### TEXTE FOURNI:
+===+
Pendant ce temps, Unifor, le syndicat où Yussuff a commencé sa carrière de bureaucrate syndical, a aidé les Big Three de l’auto à l’automne 2020 à imposer une autre série de reculs aux travailleurs de l’automobile, y compris le maintien du système de bas salaires à plusieurs niveaux, tout en ne négociant pas une seule mesure de sécurité liée à la pandémie.

À la lumière de ce bilan, la capacité de Yussuff à échanger la suite du président du CTC contre un fauteuil de cuir rembourré en tant que représentant du gouvernement libéral dans la «Chambre rouge» ne devrait pas être une surprise. Ceci dit, cela montre l’extraordinaire degré d’intégration de la bureaucratie syndicale dans les structures de l’État capitaliste et des grandes entreprises.

Il s’agit d’un processus mû par de puissantes forces objectives: d’une part, une rébellion croissante de la classe ouvrière, alimentée par l’inégalité sociale grandissante et les attaques sans fin contre les droits des travailleurs; et, d’autre part, le virage de l’élite dirigeante vers des formes de pouvoir de droite, antidémocratiques, alors qu’elle se prépare à des conflits économiques et militaires avec ses rivaux sur la scène mondiale, dans les conditions d’une crise capitaliste mondiale sans précédent.

Étant donné la perspective nationaliste et procapitaliste qui est l’essence même des syndicats, ceux-ci doivent inévitablement répondre à la croissance de la lutte des classes et à la crise profonde de l’ordre social dont dépendent leurs privilèges en se déplaçant toujours plus à droite, en devenant toujours plus hostiles à la classe ouvrière et en adoptant toujours plus franchement les institutions de l’État capitaliste.

L’intégration de la bureaucratie syndicale à l’État capitaliste est un processus international. Aux États-Unis, le président Biden soutient les campagnes d’organisation syndicale avec la loi dite «Pro Act», qui simplifiera le processus d’accréditation syndicale dans les secteurs économiques sans syndicat ou à faible taux de syndicalisation. L’objectif de ce soutien sans précédent d’un président américain à la bureaucratie syndicale est de créer un «front national du travail», dirigé par les secrétaires à la Défense, à la Sécurité intérieure et au Trésor, qui utilisera les syndicats pour rallier les travailleurs à l’offensive économique, diplomatique et militaire de l’impérialisme américain contre la Chine.
+===+
### DONNÉES FOURNIES:

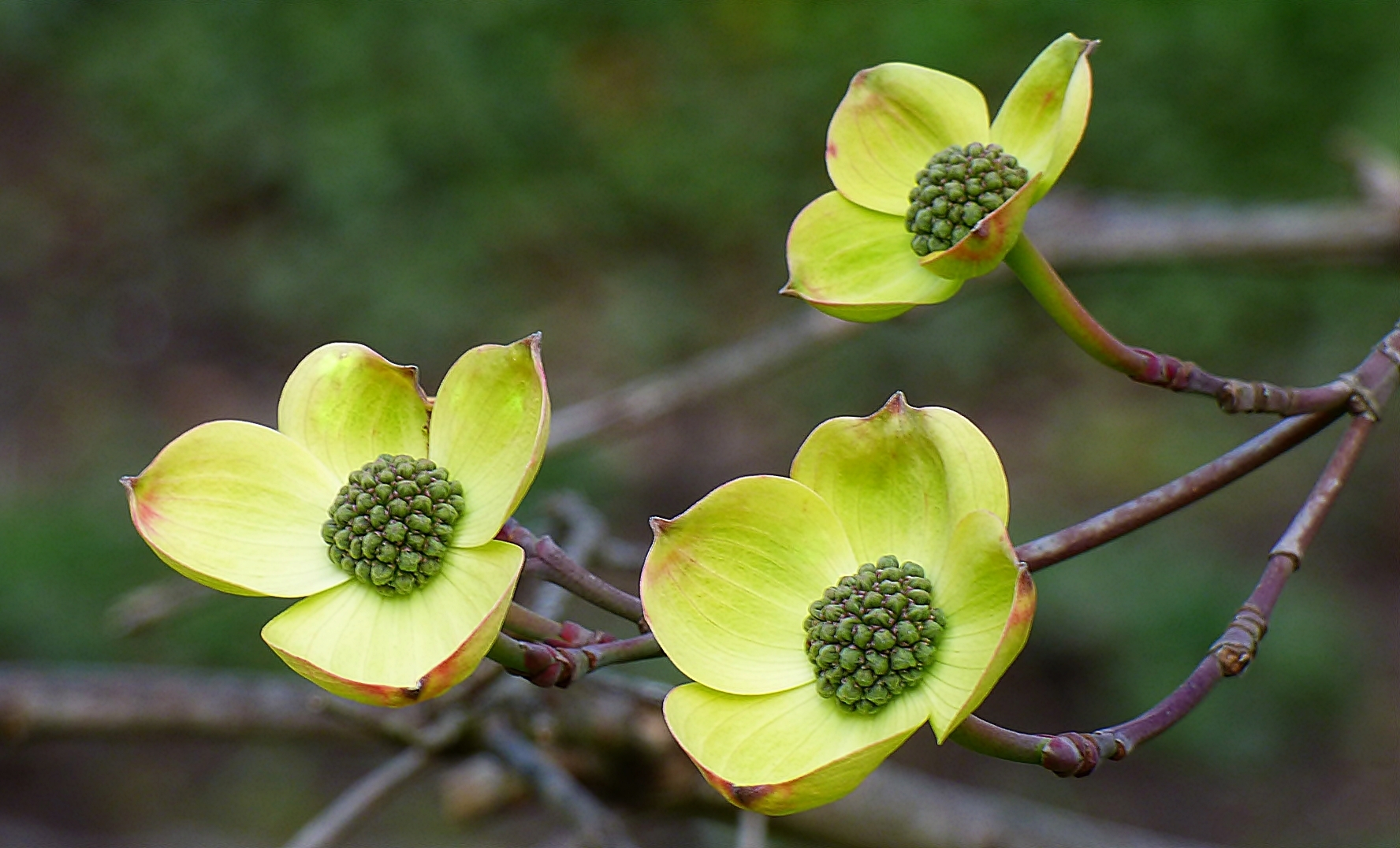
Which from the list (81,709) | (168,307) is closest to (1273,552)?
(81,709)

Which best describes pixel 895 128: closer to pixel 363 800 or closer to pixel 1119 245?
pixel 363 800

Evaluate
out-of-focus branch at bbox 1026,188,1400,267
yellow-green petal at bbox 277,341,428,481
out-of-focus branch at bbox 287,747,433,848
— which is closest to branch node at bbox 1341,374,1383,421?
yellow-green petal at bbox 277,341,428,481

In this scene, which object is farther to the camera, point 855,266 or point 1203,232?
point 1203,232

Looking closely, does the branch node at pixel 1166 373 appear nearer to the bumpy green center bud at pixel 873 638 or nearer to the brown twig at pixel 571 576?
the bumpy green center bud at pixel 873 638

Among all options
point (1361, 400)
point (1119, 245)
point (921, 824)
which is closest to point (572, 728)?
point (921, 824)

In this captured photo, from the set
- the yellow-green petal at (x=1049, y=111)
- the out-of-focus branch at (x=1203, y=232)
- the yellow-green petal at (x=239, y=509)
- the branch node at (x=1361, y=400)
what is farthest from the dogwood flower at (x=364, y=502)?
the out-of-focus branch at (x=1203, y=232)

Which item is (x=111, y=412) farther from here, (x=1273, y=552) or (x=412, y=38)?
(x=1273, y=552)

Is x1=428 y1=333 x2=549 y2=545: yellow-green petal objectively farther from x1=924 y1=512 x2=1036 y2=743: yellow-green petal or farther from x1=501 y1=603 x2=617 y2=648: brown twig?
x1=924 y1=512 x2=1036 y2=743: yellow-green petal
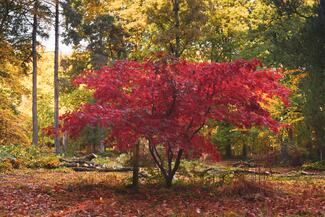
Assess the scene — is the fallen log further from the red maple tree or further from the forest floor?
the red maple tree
+===+
### CONSIGNES:
1) Répondez brièvement à ces questions sur le texte consacré à la bureaucratie syndicale :
(a) Dans quel syndicat Yussuff a-t-il commencé sa carrière de bureaucrate syndical ?
(b) Quelle loi le président Biden soutient-il ?
(c) Contre quel pays est dirigée l'offensive de l'impérialisme américain ?
2) Traduisez en anglais cette phrase du texte consacré à la bureaucratie syndicale : «L’intégration de la bureaucratie syndicale à l’État capitaliste est un processus international.»
3) Poursuivez le texte consacré à la bureaucratie syndicale après sa dernière phrase.
Les entrées n'interviennent pas dans ce travail.

### CORRIGÉ DÉTAILLÉ:
1)
(a) Unifor.
(b) La loi dite «Pro Act».
(c) La Chine.

2) The integration of the union bureaucracy into the capitalist state is an international process.

3)
Le plus grand syndicat d’Allemagne, IG Metall, supervise la destruction de centaines de milliers d’emplois dans l’industrie automobile et les industries connexes, en faisant du chantage et en intimidant les travailleurs pour qu’ils acceptent la retraite anticipée et d’autres programmes de compensation, et en rédigeant des programmes de restructuration au nom de la direction des entreprises. Démontrant que ce processus est en cours depuis longtemps, Berthold Huber, l’ancien chef d’IG Metall, a fêté son 60e anniversaire en 2010 dans le bureau de la chancelière chrétienne-démocrate allemande de droite, Angela Merkel. (Voir: «Le patron d’un syndicat allemand va fêter son anniversaire à la Chancellerie» [Texte en anglais]). Le gouvernement Merkel a imposé une austérité rigoureuse dans toute l’Europe et en Allemagne même, et a mené un renouveau du militarisme allemand qui s’est accompagné d’une banalisation des crimes de guerre nazis par des universitaires d’extrême droite soutenus par l’État.

La principale leçon que les travailleurs doivent tirer de la nomination de Yussuff au Sénat par Trudeau est qu’elle confirme le caractère anti-ouvrier des auxiliaires des compagnies et de l’État capitaliste qui continuent de se faire appeler «syndicats».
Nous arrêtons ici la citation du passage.